If you’re planning focus group research, you’ll probably want to know how many groups you should run. Sometimes the question will be answered simply and quickly by your available budget; if you can’t afford to run more than two groups, then that is all you’re going to plan for. But what if you can afford more? Is there a rational basis for settling on any particular number of groups?

Most of the suggestions that I have seen are variants on a single theme — sample until you stop hearing anything new. Lunt and Livingstone [1], for example, say “…one should continue to run new groups until the last group has nothing new to add, but merely repeats previous contributions.” That sounds simple enough but what does it really mean? If you run two groups which proffer essentially the same three opinions, does that mean you should stop? Or should you assume that a third group might come up with some, as yet unstated opinions, and continue running more groups? Would it make any difference if each group gave exactly the same 20 different opinions, as compared with the possibility that each group offered only two opinions?

One way of looking at the decision problem is to try to create a model of the process that is assumed to underlie the formation of opinions and their subsequent revalation in the focus group. The closest that I have found to an explicit statement of the model that underlies the previously described rule of “sampling to saturation” is in another remark by Lunt and Livingstone, namely, “A useful rule of thumb holds that for any given category of people discussing a particular topic there are only so many stories to be told.” That might not sound like a description of a model, but here is my attempt at enlarging upon their statement.

Regarding any particular topic, there are a finite number of stories (or beliefs, or opinions) floating around in the ether. Each person acts as an “story trap”; stories that approach too closely to the trap are caught, and when the person is subsequently interviewed, in a focus group for example, the contents of the trap are revealed.

The reason that I have phrased the model in these unusual terms is because it then becomes obvious how the activity of running a focus group to discover opinions is similar to the activity of a biologist who is trying to discover how many species of animal there are in a particular environment. The biologist sets special traps which capture, mark and release the animals that are ensnared and at the end of the day the biologist has information on how many species were captured only once, and how many of them were captured multiple times. Statisticians have developed various methods [for example, 3] for estimating, from the capture data, the number of undiscovered or untrapped species.

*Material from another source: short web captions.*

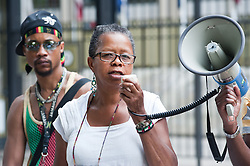 """Zimmerman's trial began on June 10, 2013, in Sanford. On July 13, 2013, he was found not guilty of second-degree murder and of manslaughter charges of Trayvon Martin.<br /> A demonstrator speaks on the megaphone while a woman holds a placard reading """"Child Killer"""" outside the American Embassy to protest the recent Trayvon Martin's Verdict, London, United Kingdom<br /> Tuesday, 16 July 2013<br /> Picture by Piero Cruciatti / i-Images"""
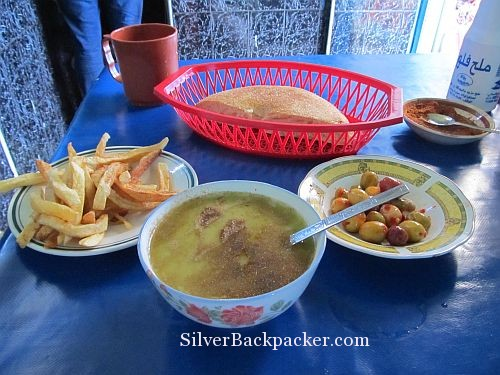 chefchaouen eatery pea soup, chips, olives and bread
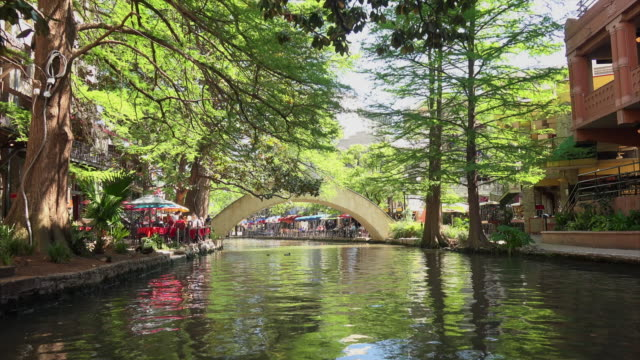 view of san antonio river walk from a boat - san antonio texas stock videos and b-roll footage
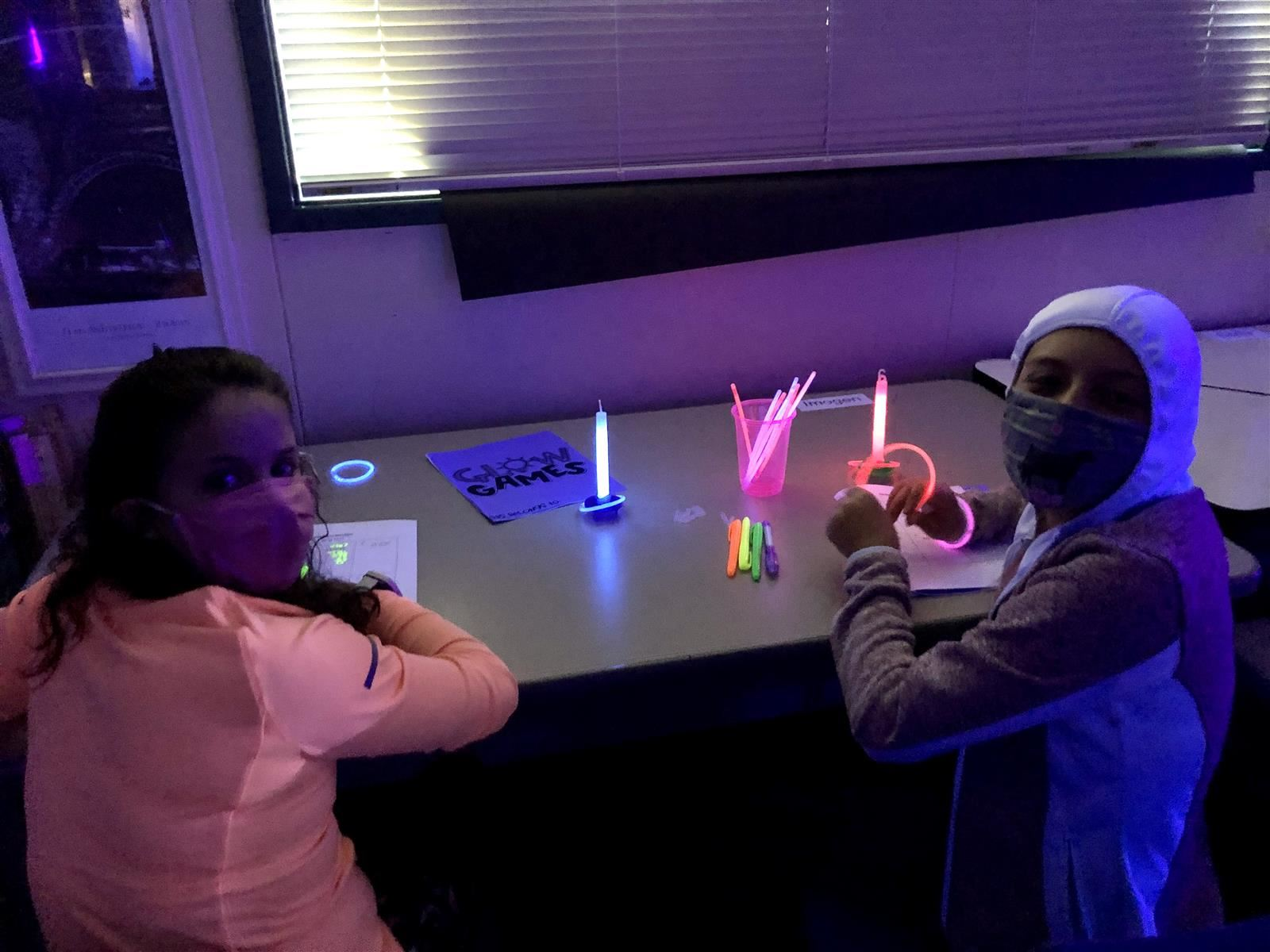 Two students at a desk doing glow-in-the dark math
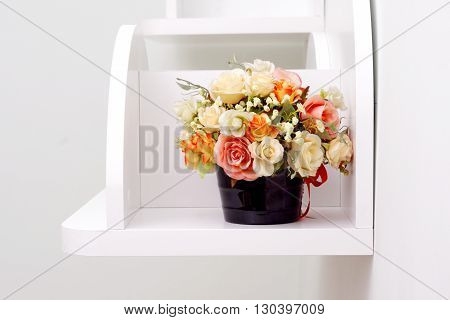 Artificial flowers in flowerpot on white wooden shelves.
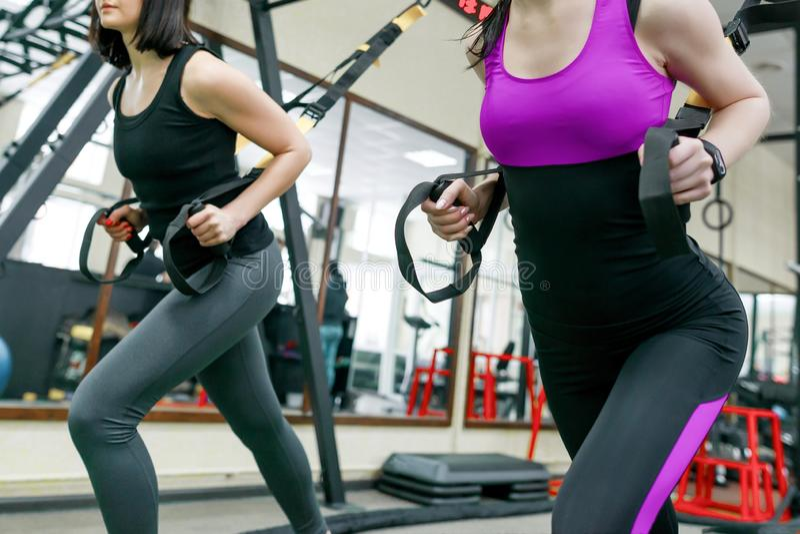 Grupputbildning med konditionöglor i idrottshallen, två unga attraktiva idrottsman nenkvinnor som gör crossfit med remsystemet Sp royaltyfri foto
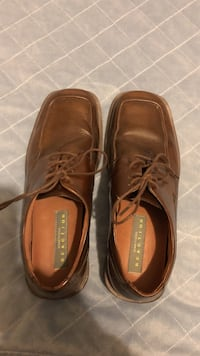 Pair of brown kenneth cole reaction leather dress shoes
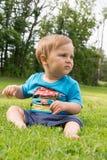 Der Junge sitzt auf dem Gras und dem Spielen Stockbild
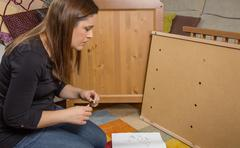 girl reading instructions to assemble furniture - stock photo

Similar approaches could be made, first, to determining how many opinions one has not managed to tap by the focus groups one has run so far, and second, estimating how many more focus groups one should run to increase the probability of capturing those opinions with some arbitrary likelihood. I know of only one paper [4] that touches on first problem and I know of no research that has attempted to tackle the second problem. Given the very large sums of money that are devoted to market research, both problems seem to me to be worthy of more attention than they have so far been given.

[1] Lunt, P., & Livingstone, S. (1996). Rethinking the focus group in media and communications research. Journal of Communication, 46(2), 79–98.

[2] Karanth, K. U. (1995). Estimating tiger Panthera tigris populations from camera-trap data using capture\u2014recapture models. Biological Conservation, 71(3), 333–338.

[3] Efron, B., & Thisted, R. (1976). Estimating the Number of Unseen Species: How Many Words Did Shakespeare Know? Biometrika, 63(3), 435–447

[4] Griffin, A., & Hauser, J.R. (1993). The voice of the customer. Marketing Science, 12(1), 1–27.